Why Your First Garments Look Amateur and How to Fix Them

In this way, nothing can be more disillusioning than the first garment. It may look…

In this way, nothing can be more disillusioning than the first garment. It may look great on paper, but the reality is a floppy mess, crooked and an odd shape. The cause is usually not a lack of innovation, but a lack of mastery over the way the fabric moves. Novice designers approach fabric like paper, as if it will hold its shape and sharp creases. In fact, every fabric drapes, stretches or hangs in a different way, and the mastery of how it moves is the secret to illusion. Before trying to create intricate garments, simple drape a square of fabric over the back of a chair or from your hand to watch the way it moves.

A good place to begin is with muslin or other cheap cotton fabric making a “sample” or “square” (rather than making an actual garment), and cutting out a rectangle and sewing a straight line, a curve and a dart, and pressing each sample piece. Observe how a curve gives a piece of fabric a slight concavity and a dart reduces the volume of a piece of fabric and adds definition. By practicing like this you will develop your instincts much more than you would by trying to sew a whole dress or jacket. If your fabric puckers, pick out the seam and try again more slowly, and pushing the fabric through the machine rather than pulling it through. The faster you sew, the less likely you are to notice a pucker and the more likely you are to make it worse.

A very frequent error is disregarding the grain. Fabric has lengthwise and crosswise threads, and any off-grain cutting can result in twisted garments, sagging hems, or seams that will not lay flat. If a skirt appears to be spiraling or a sleeve is too far forward, it’s probably because of the pattern placement on the fabric before cutting. To overcome this problem, place your pattern pieces on grain by using the selvage edge as a guide. Use plenty of pins and make sure the fabric is smooth before tracing your pattern. This one practice will make a huge difference in the way your garments hang on your body.

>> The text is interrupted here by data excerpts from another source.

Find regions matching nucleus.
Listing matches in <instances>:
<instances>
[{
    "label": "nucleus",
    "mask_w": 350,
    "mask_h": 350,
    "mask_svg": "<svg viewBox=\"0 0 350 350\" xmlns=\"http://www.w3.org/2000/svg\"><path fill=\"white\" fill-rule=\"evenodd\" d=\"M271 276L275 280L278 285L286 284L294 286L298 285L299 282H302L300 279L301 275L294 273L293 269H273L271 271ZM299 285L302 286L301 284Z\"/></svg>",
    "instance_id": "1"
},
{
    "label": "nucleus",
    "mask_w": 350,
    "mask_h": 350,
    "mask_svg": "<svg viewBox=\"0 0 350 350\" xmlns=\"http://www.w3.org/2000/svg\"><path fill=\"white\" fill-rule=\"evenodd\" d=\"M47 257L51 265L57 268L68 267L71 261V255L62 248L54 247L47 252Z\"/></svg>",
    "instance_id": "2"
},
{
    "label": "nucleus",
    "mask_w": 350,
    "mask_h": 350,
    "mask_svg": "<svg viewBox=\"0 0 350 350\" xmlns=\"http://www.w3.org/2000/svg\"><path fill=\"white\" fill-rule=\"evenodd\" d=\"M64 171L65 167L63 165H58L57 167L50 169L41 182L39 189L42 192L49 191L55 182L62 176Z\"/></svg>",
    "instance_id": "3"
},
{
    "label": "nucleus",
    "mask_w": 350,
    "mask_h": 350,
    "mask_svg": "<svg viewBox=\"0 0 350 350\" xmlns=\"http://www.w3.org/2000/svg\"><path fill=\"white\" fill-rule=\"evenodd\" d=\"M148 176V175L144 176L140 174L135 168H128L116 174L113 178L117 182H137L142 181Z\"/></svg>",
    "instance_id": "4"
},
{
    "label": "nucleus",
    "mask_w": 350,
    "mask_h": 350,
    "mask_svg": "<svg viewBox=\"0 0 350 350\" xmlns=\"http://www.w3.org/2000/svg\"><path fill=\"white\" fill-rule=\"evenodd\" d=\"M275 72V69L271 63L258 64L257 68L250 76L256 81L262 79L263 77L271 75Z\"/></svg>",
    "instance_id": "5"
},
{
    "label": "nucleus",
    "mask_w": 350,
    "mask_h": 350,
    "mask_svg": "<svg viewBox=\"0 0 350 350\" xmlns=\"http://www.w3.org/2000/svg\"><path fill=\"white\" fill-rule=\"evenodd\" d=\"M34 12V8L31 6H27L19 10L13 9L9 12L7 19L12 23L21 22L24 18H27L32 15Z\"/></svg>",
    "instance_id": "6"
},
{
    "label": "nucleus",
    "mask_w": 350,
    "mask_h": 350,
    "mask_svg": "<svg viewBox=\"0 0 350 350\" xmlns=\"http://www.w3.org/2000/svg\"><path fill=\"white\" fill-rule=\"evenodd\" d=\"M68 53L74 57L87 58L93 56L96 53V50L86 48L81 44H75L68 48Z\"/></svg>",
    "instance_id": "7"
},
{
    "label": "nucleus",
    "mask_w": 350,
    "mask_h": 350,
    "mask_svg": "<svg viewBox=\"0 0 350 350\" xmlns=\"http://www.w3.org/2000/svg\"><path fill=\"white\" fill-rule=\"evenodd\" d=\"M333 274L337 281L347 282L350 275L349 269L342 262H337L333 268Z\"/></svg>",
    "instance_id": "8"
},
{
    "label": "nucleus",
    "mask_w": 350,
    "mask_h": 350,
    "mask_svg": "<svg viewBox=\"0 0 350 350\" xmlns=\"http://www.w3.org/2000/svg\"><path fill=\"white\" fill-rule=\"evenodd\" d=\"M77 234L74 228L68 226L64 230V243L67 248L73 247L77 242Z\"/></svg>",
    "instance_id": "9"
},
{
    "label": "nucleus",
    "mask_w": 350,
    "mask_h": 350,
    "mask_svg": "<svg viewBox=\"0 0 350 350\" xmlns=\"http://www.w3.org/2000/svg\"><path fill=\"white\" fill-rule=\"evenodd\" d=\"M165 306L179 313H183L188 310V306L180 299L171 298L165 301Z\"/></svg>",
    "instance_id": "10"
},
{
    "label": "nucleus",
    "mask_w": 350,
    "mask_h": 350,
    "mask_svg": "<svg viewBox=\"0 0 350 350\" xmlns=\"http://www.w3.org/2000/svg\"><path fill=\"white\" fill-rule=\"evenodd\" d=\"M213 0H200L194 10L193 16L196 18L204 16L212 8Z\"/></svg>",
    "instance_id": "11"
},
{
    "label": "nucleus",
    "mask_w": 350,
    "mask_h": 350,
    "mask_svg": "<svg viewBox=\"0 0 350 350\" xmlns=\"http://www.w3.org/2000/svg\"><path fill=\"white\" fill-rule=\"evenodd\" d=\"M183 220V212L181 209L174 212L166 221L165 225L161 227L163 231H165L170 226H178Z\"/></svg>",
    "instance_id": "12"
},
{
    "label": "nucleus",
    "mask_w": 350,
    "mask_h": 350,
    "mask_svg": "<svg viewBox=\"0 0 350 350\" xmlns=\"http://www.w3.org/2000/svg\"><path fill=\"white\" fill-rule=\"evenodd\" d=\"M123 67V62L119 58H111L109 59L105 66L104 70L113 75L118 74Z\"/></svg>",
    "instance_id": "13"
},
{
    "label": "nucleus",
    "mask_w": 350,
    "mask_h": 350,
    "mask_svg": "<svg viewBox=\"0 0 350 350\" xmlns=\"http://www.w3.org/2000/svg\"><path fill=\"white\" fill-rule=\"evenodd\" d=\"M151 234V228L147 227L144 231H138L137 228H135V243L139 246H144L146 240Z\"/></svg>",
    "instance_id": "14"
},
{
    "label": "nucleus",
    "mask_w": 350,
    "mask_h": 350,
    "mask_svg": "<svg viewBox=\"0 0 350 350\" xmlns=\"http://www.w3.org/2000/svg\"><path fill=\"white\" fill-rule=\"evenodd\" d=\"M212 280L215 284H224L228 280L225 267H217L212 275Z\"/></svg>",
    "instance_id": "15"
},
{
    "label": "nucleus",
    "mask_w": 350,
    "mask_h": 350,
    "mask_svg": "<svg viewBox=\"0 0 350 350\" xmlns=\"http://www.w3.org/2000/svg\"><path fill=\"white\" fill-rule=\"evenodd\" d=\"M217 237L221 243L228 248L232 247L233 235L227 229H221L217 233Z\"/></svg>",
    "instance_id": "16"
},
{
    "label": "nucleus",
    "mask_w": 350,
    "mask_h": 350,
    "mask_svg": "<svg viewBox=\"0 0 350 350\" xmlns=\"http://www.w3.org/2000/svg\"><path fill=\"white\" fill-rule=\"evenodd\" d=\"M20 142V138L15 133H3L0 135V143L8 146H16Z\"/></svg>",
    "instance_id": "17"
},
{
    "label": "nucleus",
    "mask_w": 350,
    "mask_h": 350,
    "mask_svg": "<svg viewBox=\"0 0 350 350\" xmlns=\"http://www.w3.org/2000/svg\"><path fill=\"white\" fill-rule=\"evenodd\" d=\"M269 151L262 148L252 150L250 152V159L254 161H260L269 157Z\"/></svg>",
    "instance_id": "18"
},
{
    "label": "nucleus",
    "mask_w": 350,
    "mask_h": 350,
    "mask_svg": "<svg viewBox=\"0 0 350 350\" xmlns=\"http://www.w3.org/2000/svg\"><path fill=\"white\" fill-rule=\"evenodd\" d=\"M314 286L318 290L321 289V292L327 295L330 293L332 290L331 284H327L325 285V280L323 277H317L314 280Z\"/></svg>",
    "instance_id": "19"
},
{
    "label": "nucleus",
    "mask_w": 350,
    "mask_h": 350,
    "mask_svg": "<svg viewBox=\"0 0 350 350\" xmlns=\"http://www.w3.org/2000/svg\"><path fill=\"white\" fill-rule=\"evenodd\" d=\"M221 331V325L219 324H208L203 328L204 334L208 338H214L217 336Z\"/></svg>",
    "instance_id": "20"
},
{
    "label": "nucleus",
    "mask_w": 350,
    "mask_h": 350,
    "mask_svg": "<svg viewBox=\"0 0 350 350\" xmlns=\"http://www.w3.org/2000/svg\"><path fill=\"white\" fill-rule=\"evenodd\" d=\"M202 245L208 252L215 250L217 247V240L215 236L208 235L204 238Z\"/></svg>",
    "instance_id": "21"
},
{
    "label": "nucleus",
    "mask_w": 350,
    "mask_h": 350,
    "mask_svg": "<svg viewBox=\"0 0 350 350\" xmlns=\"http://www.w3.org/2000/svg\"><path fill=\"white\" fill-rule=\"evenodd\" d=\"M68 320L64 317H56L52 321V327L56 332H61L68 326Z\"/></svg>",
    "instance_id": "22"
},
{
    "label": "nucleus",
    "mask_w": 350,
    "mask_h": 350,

Even 15 minutes a day is more productive than a few hours every few months. If you dedicate a few minutes to sewing one accurate straight line and then pressing that line and then looking at the line you can learn more than sewing 10 shirts in an hour. In a month you will be able to see a difference. Try to save each attempt you make in a small box and write on the sample something like “stitch length was 3 and used universal needle and pressed with wool setting.” If you look back at what you have done previously you will be able to see how far you have come and you will be able to tell which settings are actually helping.

If you get frustrated, don’t just keep going and hope for the best. If you are having trouble getting a collar to lie flat, for example, stop working on the garment and make a few collars on muslin until you get the hang of it. As a general rule, practice is more valuable than creativity when it comes to garment sewing. Every seam graded, every pattern piece cut on the grain, every seam ironed as soon as it is sewn, will add to your skill and eventually help you execute the garments you really want to make. What separates “beginner” from “intermediate” is not a magical technique, but a series of tiny tweaks that are made sooner rather than later.